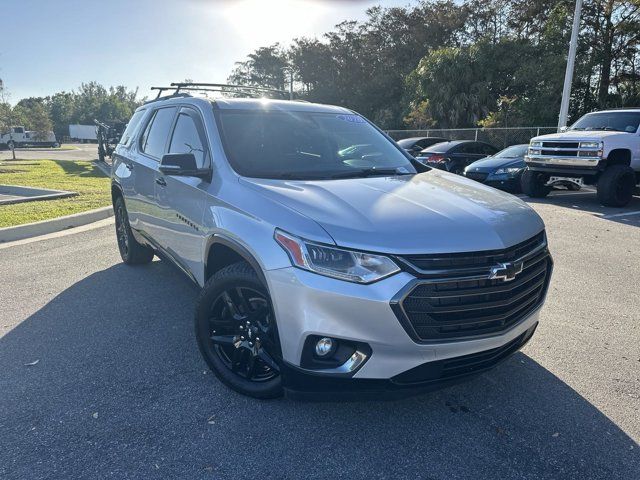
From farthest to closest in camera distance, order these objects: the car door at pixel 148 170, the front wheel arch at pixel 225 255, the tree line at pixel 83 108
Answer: the tree line at pixel 83 108, the car door at pixel 148 170, the front wheel arch at pixel 225 255

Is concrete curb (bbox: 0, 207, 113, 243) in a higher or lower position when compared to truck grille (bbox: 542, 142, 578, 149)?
lower

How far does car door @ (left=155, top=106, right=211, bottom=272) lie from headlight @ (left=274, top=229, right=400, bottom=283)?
1162 millimetres

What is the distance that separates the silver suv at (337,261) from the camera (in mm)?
2342

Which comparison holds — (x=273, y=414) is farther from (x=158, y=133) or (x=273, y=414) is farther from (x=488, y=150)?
(x=488, y=150)

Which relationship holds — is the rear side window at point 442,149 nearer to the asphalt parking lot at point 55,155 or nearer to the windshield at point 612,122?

★ ★ ★ ★ ★ ★ ★

▶ _WHAT THE TASK REQUIRES_:
Starting at the line that contains "Is concrete curb" and continuing through the end of the records, reproduce those lines with "headlight" substituted by "taillight" and nothing else altered.

▶ _OUTPUT_:
Is concrete curb (bbox: 0, 207, 113, 243) in a higher or lower position when compared to truck grille (bbox: 542, 142, 578, 149)?
lower

How far does car door @ (left=155, top=106, right=211, bottom=272) lie from taillight @ (left=274, top=229, right=400, bottom=283)?
1162 millimetres

What is the distance that separates the silver suv at (337,261) from the camera (in mm)?
2342

Which comparison holds — (x=273, y=414) is farther from (x=158, y=133) or (x=273, y=414) is farther from (x=488, y=150)?
(x=488, y=150)

Which relationship holds — is the rear side window at point 442,149 nearer to the asphalt parking lot at point 55,155 or nearer to the windshield at point 612,122?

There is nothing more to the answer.